Повернув выключатель, оба не спеша и молча поднялись по безмолвным ступенькам наверх. На площадке Элис извиняющимся тоном сказала:
— Прости, дорогой, я невесть что наговорила. Я и вправду вся вымоталась.
Дэвид охотно ей поддакнул.
Перед дверью детской Элис помедлила в нерешительности. Потом дернула за ручку, вошла. Дэвид следил, как она на цыпочках приблизилась к кроватке, заглянула в нее — и вмиг одеревенела, будто ее хлестнули по лицу:
— Дэвид!
Лейбер шагнул к Элис, заглянул в кроватку.
Пунцовое лицо ребенка покрывала испарина. Розовый ротик беспрерывно кривился. Ярко-голубые глаза таращились, словно на них давили изнутри. Красными ручонками он мотал в воздухе перед собой.
— Ого! Да он, видать, заходился от плача, — проговорил Дэвид.
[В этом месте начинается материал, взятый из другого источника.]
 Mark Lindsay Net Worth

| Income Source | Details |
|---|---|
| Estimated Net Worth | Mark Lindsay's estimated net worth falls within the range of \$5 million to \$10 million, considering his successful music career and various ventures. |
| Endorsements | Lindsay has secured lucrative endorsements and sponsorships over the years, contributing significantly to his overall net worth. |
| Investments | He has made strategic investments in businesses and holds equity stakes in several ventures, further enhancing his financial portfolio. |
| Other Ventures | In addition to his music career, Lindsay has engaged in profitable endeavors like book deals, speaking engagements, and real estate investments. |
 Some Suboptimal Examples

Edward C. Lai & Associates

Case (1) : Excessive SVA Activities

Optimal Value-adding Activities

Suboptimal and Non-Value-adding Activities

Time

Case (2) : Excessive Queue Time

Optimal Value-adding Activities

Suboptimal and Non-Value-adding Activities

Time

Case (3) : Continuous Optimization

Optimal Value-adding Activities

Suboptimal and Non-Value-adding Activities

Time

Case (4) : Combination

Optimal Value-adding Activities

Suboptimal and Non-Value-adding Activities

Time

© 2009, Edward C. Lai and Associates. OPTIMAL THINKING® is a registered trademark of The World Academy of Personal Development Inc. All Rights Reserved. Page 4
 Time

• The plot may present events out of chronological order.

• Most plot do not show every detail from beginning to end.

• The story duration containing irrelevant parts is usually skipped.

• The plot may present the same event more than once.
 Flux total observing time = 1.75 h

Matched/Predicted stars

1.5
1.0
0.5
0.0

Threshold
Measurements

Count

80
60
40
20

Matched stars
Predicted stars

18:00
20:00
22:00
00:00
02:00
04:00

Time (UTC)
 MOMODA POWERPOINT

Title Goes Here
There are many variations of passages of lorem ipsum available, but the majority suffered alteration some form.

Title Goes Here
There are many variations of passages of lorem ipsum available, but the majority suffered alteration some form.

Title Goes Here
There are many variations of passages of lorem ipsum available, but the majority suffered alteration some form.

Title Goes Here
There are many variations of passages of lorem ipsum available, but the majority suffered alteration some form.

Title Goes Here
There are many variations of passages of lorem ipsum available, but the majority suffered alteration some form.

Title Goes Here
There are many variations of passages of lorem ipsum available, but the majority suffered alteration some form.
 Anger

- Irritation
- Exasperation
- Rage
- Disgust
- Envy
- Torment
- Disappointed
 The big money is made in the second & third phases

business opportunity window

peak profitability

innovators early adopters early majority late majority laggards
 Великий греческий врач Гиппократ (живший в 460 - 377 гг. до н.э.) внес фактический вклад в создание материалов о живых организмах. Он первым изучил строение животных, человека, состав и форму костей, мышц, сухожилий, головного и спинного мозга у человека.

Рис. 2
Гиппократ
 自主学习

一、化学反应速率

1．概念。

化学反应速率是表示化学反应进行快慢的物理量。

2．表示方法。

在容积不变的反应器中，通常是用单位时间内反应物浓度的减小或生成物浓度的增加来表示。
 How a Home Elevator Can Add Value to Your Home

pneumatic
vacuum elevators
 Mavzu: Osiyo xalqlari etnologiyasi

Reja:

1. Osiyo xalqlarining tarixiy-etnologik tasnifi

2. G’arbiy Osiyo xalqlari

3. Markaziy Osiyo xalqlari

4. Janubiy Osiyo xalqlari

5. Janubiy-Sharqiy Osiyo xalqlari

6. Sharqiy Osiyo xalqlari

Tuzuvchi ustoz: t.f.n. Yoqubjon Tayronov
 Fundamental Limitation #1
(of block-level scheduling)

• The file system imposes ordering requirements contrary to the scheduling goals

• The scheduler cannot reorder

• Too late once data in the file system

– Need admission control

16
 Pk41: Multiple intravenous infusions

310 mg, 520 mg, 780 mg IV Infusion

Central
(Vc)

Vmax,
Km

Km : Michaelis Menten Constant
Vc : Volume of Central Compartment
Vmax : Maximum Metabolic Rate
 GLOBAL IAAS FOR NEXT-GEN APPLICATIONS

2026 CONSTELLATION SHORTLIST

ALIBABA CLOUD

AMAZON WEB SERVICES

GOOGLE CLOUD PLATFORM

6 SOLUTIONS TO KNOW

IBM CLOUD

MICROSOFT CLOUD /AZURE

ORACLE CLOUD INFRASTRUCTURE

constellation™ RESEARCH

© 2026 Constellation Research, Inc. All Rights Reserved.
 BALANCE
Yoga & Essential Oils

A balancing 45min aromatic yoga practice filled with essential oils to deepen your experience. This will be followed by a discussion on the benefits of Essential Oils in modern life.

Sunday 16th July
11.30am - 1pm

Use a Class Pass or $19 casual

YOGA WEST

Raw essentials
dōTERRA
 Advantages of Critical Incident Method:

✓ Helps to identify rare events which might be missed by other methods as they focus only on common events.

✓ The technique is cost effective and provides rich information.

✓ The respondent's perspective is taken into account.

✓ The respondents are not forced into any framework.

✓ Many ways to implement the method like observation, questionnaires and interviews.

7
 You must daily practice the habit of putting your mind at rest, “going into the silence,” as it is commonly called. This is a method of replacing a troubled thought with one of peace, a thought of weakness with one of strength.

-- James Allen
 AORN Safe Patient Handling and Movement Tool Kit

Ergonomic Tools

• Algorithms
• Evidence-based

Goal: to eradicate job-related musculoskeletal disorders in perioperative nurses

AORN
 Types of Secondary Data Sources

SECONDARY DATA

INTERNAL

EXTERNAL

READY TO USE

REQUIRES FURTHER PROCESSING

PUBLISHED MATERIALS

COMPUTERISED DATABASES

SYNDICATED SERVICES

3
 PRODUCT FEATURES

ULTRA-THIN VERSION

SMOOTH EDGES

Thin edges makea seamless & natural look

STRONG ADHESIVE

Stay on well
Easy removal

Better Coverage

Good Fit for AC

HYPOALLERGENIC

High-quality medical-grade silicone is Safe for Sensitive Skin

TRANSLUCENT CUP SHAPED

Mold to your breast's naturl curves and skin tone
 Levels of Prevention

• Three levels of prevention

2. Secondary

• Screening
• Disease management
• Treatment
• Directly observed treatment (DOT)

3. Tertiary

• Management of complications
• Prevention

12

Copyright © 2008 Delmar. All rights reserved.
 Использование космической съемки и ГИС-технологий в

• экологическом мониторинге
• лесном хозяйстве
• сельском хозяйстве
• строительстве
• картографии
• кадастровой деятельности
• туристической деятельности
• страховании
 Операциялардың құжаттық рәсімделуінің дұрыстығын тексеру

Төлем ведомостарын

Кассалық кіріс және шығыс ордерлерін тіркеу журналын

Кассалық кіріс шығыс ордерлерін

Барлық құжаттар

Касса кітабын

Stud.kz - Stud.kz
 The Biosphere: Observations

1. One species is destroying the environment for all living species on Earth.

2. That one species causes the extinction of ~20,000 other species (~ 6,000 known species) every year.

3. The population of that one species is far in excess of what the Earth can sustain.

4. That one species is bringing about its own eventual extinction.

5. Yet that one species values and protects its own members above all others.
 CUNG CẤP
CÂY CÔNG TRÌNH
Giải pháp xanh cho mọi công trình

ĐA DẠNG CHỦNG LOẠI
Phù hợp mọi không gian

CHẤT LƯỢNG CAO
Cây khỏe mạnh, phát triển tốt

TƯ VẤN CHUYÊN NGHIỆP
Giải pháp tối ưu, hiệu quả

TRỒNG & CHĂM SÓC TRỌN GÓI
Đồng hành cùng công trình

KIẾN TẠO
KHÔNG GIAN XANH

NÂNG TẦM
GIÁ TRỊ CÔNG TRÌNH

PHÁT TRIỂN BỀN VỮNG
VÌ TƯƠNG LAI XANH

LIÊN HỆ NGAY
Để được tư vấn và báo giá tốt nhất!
— Да неужто? — Элис Лейбер ухватилась за перила кровати, чтобы выпрямиться. — Я не слышала, чтобы он плакал.
— Дверь была закрыта.
— И потому он так запыхался и раскраснелся?
— Ну да. Вот бедняжка. Плакал и плакал — один, в темноте. Давай сегодня положим его у нас в спальне — вдруг он снова разревется.
— Ты его испортишь, — заметила Элис.
Лейбер чувствовал на себе ее взгляд, пока катил кроватку в спальню. Он молча разделся и сел на край постели. Вдруг он вскинул голову, щелкнул пальцами и тихонько ругнулся:
— Черт. Совсем забыл тебе сказать. В пятницу мне нужно лететь в Чикаго.
— Ох, Дэвид! — растерянно, будто маленькая девочка, выдохнула Элис. — Так скоро?
— Я откладывал эту поездку целых два месяца, а теперь уж никуда не денешься — хочешь не хочешь, а придется.
— Мне страшно оставаться одной.
— К пятнице наймем новую кухарку. Она будет при тебе неотлучно. Тебе достаточно будет только ее окликнуть. Я надолго не задержусь.
— Но мне страшно. Не знаю отчего. Ты мне не поверишь, но мне кажется, я психопатка.